Spatial question entries
>> BEGIN
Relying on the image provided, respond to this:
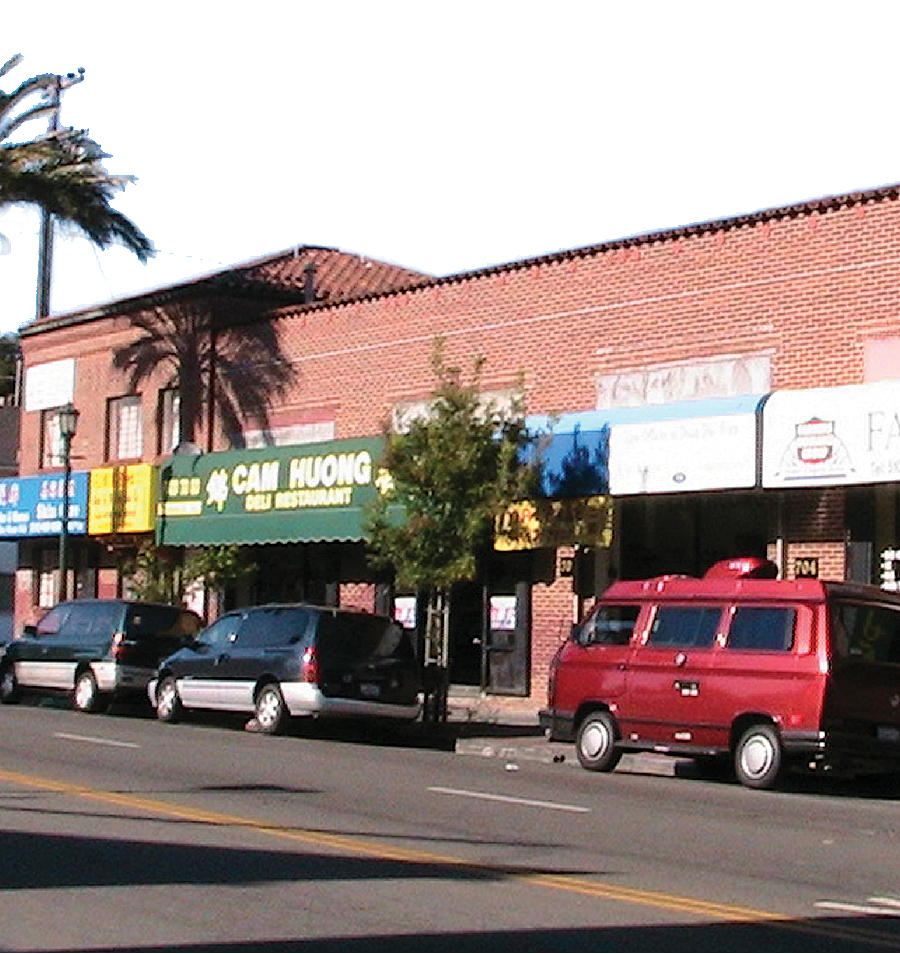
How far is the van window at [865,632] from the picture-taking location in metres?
18.7

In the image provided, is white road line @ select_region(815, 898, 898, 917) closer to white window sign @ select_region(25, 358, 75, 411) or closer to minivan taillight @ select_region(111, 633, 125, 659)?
minivan taillight @ select_region(111, 633, 125, 659)

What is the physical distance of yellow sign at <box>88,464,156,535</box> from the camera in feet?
121

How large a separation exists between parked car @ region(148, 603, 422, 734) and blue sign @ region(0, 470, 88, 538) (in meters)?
13.8

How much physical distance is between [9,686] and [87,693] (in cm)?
281

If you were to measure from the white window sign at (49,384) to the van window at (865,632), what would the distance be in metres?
25.7

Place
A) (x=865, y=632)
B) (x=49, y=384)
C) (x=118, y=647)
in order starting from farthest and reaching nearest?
(x=49, y=384), (x=118, y=647), (x=865, y=632)

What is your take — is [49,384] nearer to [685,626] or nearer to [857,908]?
[685,626]

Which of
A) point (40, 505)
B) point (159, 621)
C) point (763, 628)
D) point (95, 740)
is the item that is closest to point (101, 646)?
point (159, 621)

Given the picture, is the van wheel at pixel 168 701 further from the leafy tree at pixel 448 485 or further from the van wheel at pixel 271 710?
the leafy tree at pixel 448 485

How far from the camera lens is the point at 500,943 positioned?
29.6 feet

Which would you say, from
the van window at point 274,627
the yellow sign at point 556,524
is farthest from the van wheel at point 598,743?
the yellow sign at point 556,524

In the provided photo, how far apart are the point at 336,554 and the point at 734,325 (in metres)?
10.3

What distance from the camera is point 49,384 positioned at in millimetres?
42219

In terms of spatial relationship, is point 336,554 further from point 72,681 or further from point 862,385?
point 862,385
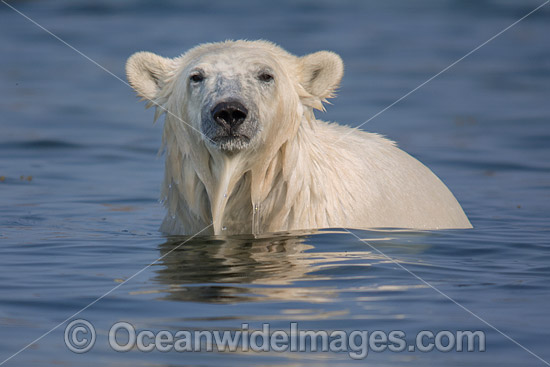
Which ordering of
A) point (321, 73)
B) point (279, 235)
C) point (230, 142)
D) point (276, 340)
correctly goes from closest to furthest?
point (276, 340) → point (230, 142) → point (279, 235) → point (321, 73)

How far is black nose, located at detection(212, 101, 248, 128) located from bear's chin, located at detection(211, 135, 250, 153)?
8 centimetres

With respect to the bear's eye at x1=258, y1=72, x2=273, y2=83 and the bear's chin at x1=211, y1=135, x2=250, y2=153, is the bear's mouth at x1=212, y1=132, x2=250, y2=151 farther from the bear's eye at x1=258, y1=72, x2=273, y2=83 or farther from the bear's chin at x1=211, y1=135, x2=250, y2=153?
the bear's eye at x1=258, y1=72, x2=273, y2=83

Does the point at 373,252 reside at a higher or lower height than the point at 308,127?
lower

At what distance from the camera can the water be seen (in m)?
4.64

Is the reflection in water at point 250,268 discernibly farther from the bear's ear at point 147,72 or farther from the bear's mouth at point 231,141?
the bear's ear at point 147,72

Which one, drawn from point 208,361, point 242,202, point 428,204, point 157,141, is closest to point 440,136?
point 157,141

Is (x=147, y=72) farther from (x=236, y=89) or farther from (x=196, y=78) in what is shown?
(x=236, y=89)

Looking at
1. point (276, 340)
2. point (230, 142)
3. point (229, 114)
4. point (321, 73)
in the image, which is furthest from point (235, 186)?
point (276, 340)

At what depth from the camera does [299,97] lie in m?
6.52

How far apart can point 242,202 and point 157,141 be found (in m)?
6.37

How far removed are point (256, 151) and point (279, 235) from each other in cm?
63

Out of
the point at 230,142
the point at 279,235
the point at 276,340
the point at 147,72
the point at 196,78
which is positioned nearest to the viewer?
the point at 276,340

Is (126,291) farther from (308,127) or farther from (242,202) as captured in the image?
(308,127)

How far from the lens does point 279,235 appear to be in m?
6.39
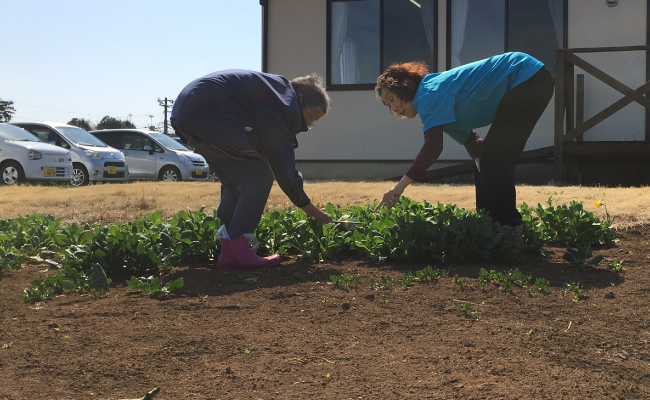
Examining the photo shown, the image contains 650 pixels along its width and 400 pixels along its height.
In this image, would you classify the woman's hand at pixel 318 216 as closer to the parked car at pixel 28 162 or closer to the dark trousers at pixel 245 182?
the dark trousers at pixel 245 182

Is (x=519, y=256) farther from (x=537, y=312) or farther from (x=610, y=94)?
(x=610, y=94)

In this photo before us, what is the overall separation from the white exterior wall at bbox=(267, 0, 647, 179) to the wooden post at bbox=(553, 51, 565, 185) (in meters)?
1.23

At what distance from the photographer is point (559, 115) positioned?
8.99m

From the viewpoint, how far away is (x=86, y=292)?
3137 mm

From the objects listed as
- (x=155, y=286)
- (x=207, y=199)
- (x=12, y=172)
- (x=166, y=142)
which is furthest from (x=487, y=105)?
(x=166, y=142)

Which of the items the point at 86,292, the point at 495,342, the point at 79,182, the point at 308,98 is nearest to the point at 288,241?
the point at 308,98

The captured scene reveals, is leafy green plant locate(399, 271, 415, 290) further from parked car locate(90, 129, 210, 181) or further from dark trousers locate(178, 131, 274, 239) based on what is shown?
parked car locate(90, 129, 210, 181)

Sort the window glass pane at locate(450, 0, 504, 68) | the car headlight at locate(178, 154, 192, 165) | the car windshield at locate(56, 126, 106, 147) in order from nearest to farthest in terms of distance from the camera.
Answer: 1. the window glass pane at locate(450, 0, 504, 68)
2. the car windshield at locate(56, 126, 106, 147)
3. the car headlight at locate(178, 154, 192, 165)

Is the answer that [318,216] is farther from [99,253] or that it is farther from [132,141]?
[132,141]

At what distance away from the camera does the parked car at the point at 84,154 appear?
542 inches

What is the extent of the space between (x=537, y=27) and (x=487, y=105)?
7509 millimetres

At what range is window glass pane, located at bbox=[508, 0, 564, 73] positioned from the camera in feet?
33.8

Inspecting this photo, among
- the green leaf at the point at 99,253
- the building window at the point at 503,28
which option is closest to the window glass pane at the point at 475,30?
the building window at the point at 503,28

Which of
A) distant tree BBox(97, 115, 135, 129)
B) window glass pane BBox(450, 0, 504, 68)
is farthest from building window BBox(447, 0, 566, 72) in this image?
distant tree BBox(97, 115, 135, 129)
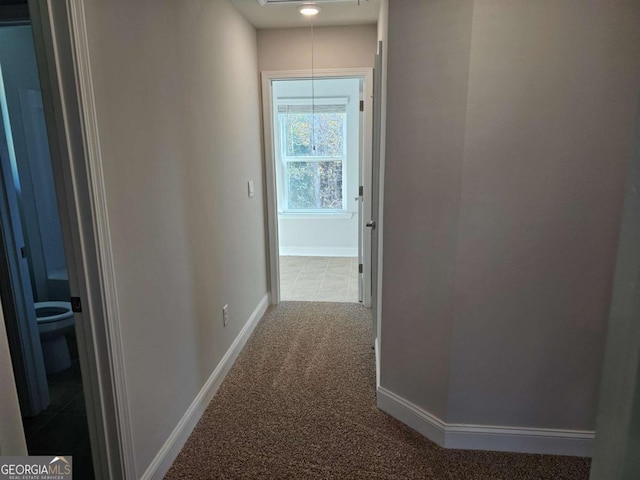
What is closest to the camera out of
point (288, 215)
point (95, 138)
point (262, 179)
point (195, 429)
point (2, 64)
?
point (95, 138)

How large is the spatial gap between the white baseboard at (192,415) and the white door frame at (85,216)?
0.72 ft

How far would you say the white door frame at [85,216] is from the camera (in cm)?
122

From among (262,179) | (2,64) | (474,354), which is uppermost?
(2,64)

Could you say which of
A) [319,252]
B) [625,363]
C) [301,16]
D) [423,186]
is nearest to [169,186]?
[423,186]

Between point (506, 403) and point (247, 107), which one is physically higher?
point (247, 107)

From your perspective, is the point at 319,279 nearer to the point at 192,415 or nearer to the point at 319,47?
the point at 319,47

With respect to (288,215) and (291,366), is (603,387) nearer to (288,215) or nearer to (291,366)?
(291,366)

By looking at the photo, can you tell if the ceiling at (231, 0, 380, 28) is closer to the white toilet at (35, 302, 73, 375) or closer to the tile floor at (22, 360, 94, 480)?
the white toilet at (35, 302, 73, 375)

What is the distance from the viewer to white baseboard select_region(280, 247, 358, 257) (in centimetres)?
574

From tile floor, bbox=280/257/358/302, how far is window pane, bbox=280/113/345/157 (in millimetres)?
1479

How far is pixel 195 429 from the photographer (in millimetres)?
2104

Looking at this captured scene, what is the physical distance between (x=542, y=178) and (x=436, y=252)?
51 centimetres

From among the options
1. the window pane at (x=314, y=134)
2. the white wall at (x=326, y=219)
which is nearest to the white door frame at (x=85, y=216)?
the white wall at (x=326, y=219)

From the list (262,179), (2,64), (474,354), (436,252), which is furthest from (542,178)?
(2,64)
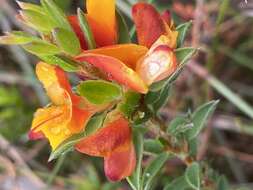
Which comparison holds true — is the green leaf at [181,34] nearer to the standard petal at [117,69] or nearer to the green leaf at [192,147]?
the standard petal at [117,69]

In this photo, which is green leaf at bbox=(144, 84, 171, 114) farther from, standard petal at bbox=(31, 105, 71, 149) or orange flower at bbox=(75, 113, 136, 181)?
standard petal at bbox=(31, 105, 71, 149)

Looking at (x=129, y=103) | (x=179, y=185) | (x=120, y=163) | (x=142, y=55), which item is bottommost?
(x=179, y=185)

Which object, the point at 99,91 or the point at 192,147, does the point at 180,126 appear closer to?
the point at 192,147

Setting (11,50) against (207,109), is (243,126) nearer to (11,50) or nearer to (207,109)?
(207,109)

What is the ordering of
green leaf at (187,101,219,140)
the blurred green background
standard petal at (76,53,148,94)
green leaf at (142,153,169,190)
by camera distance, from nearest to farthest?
standard petal at (76,53,148,94) → green leaf at (142,153,169,190) → green leaf at (187,101,219,140) → the blurred green background

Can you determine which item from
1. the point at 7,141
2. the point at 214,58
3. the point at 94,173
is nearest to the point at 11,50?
the point at 7,141

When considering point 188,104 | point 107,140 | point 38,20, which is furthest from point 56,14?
point 188,104

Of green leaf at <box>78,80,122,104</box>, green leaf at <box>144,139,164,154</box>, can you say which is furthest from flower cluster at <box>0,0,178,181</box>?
green leaf at <box>144,139,164,154</box>
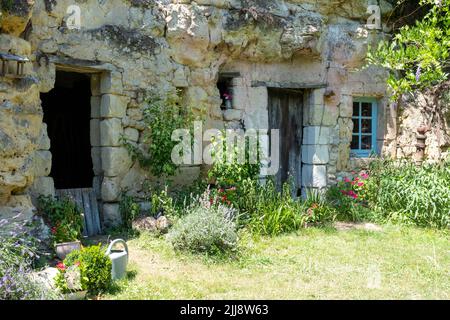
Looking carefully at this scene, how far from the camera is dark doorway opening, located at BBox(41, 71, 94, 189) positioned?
27.6 feet

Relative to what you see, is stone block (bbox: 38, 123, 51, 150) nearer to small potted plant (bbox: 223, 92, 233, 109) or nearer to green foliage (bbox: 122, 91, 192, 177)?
green foliage (bbox: 122, 91, 192, 177)

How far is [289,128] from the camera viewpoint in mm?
8484

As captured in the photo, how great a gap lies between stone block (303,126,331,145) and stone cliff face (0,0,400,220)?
0.02 metres

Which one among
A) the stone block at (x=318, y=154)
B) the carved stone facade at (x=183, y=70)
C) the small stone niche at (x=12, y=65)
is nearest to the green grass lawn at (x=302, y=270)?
the carved stone facade at (x=183, y=70)

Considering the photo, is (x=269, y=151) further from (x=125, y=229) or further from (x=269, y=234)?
(x=125, y=229)

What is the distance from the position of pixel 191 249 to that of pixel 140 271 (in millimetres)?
734

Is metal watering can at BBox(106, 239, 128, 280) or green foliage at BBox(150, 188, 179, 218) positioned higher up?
green foliage at BBox(150, 188, 179, 218)

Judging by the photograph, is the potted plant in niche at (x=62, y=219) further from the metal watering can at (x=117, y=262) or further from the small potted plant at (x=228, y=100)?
the small potted plant at (x=228, y=100)

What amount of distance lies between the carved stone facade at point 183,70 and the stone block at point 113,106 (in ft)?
0.04

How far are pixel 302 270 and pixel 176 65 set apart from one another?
3.56m

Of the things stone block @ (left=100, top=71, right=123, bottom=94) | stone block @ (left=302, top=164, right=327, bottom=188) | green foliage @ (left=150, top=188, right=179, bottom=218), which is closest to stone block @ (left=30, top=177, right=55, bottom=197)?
green foliage @ (left=150, top=188, right=179, bottom=218)

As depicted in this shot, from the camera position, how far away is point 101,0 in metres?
6.33
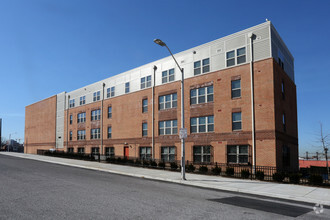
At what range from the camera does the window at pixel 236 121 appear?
78.6 ft

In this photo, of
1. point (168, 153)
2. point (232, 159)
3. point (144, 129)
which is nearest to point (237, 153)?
point (232, 159)

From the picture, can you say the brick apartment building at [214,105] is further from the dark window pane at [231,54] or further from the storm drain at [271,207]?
the storm drain at [271,207]

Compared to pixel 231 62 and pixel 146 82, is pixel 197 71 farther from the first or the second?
pixel 146 82

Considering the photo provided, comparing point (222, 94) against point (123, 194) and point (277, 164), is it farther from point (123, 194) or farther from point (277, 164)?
point (123, 194)

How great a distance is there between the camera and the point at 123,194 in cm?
1102

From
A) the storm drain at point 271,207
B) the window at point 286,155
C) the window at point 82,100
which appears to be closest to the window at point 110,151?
the window at point 82,100

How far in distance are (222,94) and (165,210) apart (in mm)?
18435

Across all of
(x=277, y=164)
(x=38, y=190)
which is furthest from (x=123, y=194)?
(x=277, y=164)

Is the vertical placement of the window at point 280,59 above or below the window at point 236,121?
above

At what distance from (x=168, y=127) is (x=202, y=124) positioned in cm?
480

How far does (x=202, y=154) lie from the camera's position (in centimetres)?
2636

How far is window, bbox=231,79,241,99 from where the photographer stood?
2441cm

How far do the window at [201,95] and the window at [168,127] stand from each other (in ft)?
11.1

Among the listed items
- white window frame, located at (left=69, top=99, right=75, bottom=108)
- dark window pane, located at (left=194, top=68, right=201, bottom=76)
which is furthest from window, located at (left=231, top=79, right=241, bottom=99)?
white window frame, located at (left=69, top=99, right=75, bottom=108)
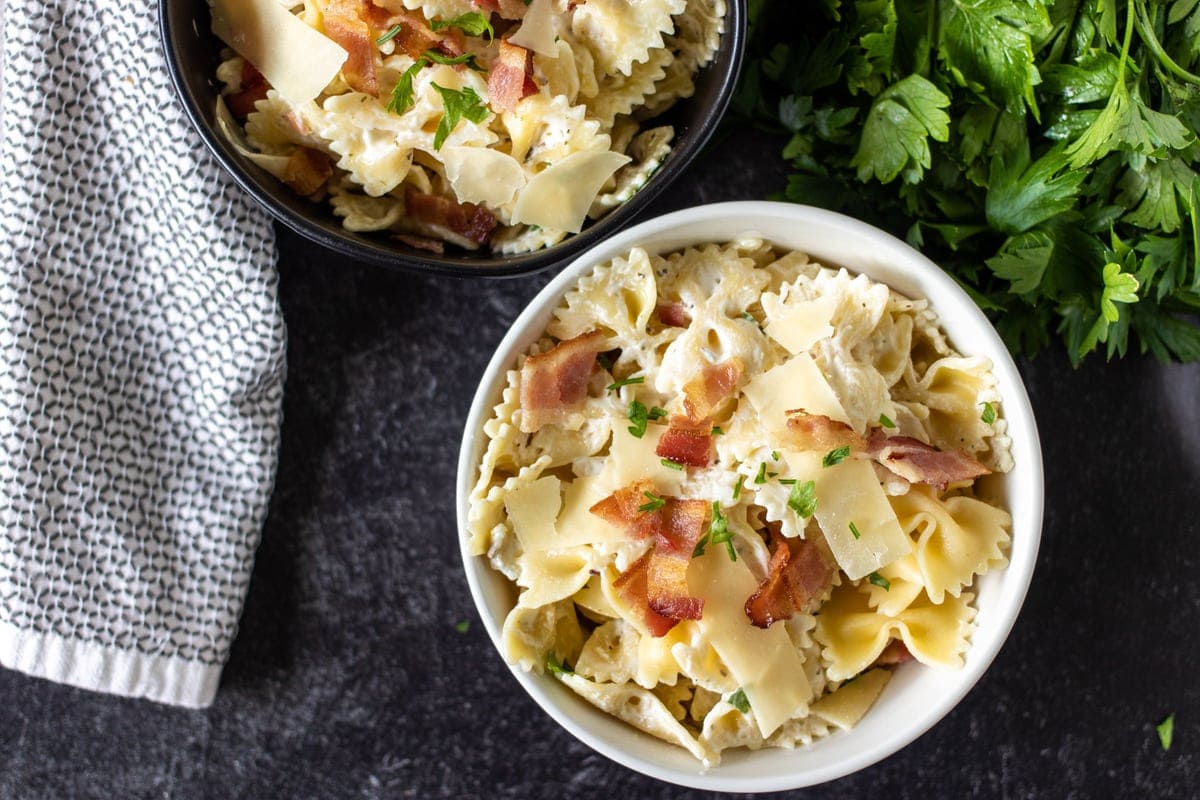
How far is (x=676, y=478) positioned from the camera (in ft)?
6.35

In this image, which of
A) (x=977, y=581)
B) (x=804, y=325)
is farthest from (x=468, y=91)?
(x=977, y=581)

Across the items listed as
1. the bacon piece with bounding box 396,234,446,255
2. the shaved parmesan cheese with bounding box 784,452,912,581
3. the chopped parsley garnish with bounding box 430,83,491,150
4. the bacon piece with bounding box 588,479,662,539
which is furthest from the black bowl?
the shaved parmesan cheese with bounding box 784,452,912,581

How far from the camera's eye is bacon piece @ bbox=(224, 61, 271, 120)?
2.10 m

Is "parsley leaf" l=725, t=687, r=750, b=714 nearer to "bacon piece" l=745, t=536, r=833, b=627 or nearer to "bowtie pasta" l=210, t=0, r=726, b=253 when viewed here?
"bacon piece" l=745, t=536, r=833, b=627

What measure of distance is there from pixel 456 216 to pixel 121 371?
3.12 feet

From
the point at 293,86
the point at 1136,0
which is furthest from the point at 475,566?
the point at 1136,0

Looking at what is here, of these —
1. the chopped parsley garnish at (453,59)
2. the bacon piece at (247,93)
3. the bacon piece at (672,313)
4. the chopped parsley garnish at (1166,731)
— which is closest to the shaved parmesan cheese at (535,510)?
the bacon piece at (672,313)

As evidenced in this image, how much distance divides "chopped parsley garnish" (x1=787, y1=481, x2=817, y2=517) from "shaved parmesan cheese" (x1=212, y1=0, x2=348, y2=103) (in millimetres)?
1155

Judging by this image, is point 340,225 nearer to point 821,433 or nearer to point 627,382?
point 627,382

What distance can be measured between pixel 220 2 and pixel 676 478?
1.30 m

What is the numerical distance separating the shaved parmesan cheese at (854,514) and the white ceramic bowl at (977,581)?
0.25 metres

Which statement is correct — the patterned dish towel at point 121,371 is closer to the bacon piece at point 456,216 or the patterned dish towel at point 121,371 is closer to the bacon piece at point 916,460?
>> END
▸ WHAT YOU HAVE TO DO
All lines from the one with "How far from the camera's" through the final line above are to be quoted exactly; quote no other line.

▸ OUTPUT
How far from the camera's eye is bacon piece @ bbox=(224, 61, 271, 120)?
2.10 m

Is "parsley leaf" l=725, t=687, r=750, b=714 nearer to "bacon piece" l=745, t=536, r=833, b=627 or nearer to "bowtie pasta" l=210, t=0, r=726, b=253 when viewed here?
"bacon piece" l=745, t=536, r=833, b=627

What measure of distance is there from pixel 456 216 to pixel 121 371?
3.12 feet

From
the point at 293,86
the point at 1136,0
which is furthest from the point at 475,566?
the point at 1136,0

Looking at what is here, of these —
1. the chopped parsley garnish at (453,59)
2. the bacon piece at (247,93)
3. the bacon piece at (672,313)
4. the chopped parsley garnish at (1166,731)
— which is closest to the shaved parmesan cheese at (535,510)?
the bacon piece at (672,313)

As evidenced in this image, how much distance divides "chopped parsley garnish" (x1=787, y1=481, x2=817, y2=517) from "shaved parmesan cheese" (x1=212, y1=0, x2=348, y2=103) (in millimetres)?
1155

Judging by this image, is point 340,225 nearer to point 821,433 or nearer to point 627,382?
point 627,382

What distance can be measured between pixel 220 2 and pixel 676 478?
1.30 m

What is the numerical distance separating the shaved parmesan cheese at (854,514) and the white ceramic bowl at (977,581)?
0.25 metres

Which statement is correct — the patterned dish towel at point 121,371 is closer to the bacon piece at point 456,216 or the patterned dish towel at point 121,371 is closer to the bacon piece at point 916,460?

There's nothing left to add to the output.